NEW DELHI: Indicating that his foreign policy would be a continuation of his predecessor, the new Japanese Prime Minister Yoshihide Suga offered a full-throated endorsement of Shinzo Abe’s Indo-Pacific policy.
In his first address outside Japan, Suga told university students in Vietnam “Japan is strongly opposed to any actions that escalate tensions in the South China Sea. Japan has been consistently supporting the preservation of the rule of law in seas.” China has exerted tremendous pressure on Vietnam in the past months on the South China Sea, but Suga’s remarks included implied criticism of China’s aggressive posture in building on uninhabited islands in the South China Sea.

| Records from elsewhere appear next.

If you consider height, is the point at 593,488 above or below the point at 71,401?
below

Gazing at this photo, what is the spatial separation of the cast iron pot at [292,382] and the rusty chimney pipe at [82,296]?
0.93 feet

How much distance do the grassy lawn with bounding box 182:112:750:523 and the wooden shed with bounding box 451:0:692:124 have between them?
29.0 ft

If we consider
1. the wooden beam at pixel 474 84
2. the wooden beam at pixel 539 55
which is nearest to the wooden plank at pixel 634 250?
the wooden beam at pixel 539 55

Suga also reaffirmed support for the Asean Outlook for the Indo-Pacific, pointing out the similarities with Japan’s own “Free and Open Indo-Pacific policy”. “The Asean Outlook powerfully sets forth the rule of law, openness, freedom, transparency and inclusiveness as the Asean’s principles for behavior. The fact that it shares many fundamental commonalities with the “Free and Open Indo-Pacific” Japan is advocating for is tremendously encouraging …”

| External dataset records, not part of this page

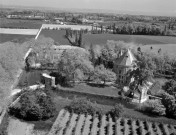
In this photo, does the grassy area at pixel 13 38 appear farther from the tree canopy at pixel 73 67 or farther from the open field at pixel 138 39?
the tree canopy at pixel 73 67

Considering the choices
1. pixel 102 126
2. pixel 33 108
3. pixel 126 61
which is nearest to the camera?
pixel 102 126

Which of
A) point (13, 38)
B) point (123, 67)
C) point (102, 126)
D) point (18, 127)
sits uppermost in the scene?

Suga’s remarks indicate that while there may be changes in nuance and focus, the core of his foreign policy would toe the Abe line. This has been watched carefully by India which had developed a strong bond with Abe and his government.
Suga also touched on “Asean centrality” a key feature of the Indo-Pacific strategy of the Quad countries. Suga presided over the first standalone Quad foreign ministers’ meeting in Tokyo on October 6.

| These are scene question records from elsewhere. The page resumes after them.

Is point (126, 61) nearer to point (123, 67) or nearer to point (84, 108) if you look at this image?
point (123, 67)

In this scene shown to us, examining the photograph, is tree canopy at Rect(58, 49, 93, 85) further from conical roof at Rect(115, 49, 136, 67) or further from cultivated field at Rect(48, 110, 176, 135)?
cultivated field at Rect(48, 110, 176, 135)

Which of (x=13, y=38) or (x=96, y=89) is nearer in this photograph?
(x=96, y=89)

The importance of resilient supply chains was emphasised. This was something other countries were keen to see where Suga would fit in — particularly as India, Japan and Australia recently signed an agreement to work together to create such supply chains. “Examples of this cooperation include the East-West Economic Corridor and the Southern Economic Corridor running through Vietnam, Laos, Cambodia, Thailand and Myanmar,” Suga said.